2.) All of the third-party software should be opt-in.
Users often skip reading options/disclaimers during software installations, leaving them to believe the third-party software was installed without their permission. In addition, those aware of the opt-out option must opt-out for each and every program they download using the CNET Installer. This should either be made opt-in or both options should be unchecked, ensuring the user chooses one before proceeding. (Most offers are currently opt-out only.)


3.) The 'direct download' option should be made more clear.
The difference between the 'download now' link and the 'direct download link' should be made more evident to logged-in members - the re-purposed tooltip text mentioning the CNET Installer is obscure and easily overlooked. In addition, the direct download should be extended to users who are not logged in - everyone should have a choice.


4.) The installer provides no evident security benefits.
The blog post and FAQ articles state that the CNET Installer was introduced for the users to, in part, increase security. However, the CNET Installer downloads the same program from the same servers over the same unsecured HTTP connection as the direct download. Any security benefit from using a stand-alone CNET Installer instead of the browser to download the software is minimal, and is more than negated by the installer being downloaded by the browser in the first place. Not to mention that some of the current 'offers' are considered ad-ware/bloatware and occasionally flagged as such by security software.


5.) The installer provides questionable reliability benefits.
The blog post and FAQ articles state that the CNET Installer was introduced for the users to, in part, increase reliability. As I previously noted, the CNET Installer can indirectly help by reporting download failures. However, the installer lacks the pause and auto-restart functionality of download managers and newer browsers, does not let the user choose where to save the downloaded program, and requires a second download before you can install your software, directly decreasing reliability.


6.) The installer provides no procedural benefits.
The user FAQ article states that the CNET Installer was introduced for the users to, in part, make it easier for users to install software. However, it actually makes it harder to do so since the user must first download the CNET Installer using their normal download procedure, then follow a multi-step process to download the software they requested in the first place. Finally, the user must still go through the software's normal installation procedure.

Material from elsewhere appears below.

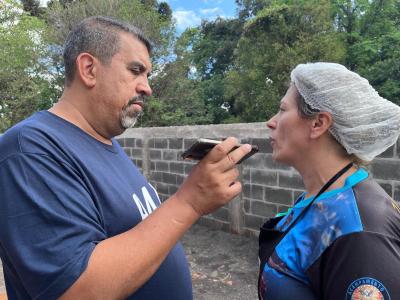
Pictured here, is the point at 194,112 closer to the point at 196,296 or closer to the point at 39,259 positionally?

7.) There is no direct download link on category/search pages.
Members who are logged in and visit a download page see a "direct link download" option under "Download Now." However, there is no such option from the category listings pages and search pages, both of which feature a "Download Now" link pointing to the CNET Installer. That means those members may be unaware what the CNET Installer is or that there's an alternative download option.


Summary:
Taking all of that into consideration, it is clear that the benefits of the CNET Installer are overstated and more than outweighed by the inconvenience and reduced functionality incurred. Further, it is clear that the CNET installer currently provides greater benefit to CNET through increased advertising revenue and installation feedback than to the users through reported security, reliability, and straightforwardness enhancements. Finally, if the addition of the CNET Installer were primarily for users' benefit, CNET would let ALL users choose the alternative in ALL cases, and also not check the unwanted third-party software during installation by default. Thus, I believe the change is NOT in the users' best interests, and that both prominent clarification regarding, and changes to, the CNET Installer are necessary to make the stated motives plausible and the default download option more tolerable.


John


Disclaimer: These are my own opinions and do not necessarily reflect those of CNET/CBS Interactive, which is not responsible for this content.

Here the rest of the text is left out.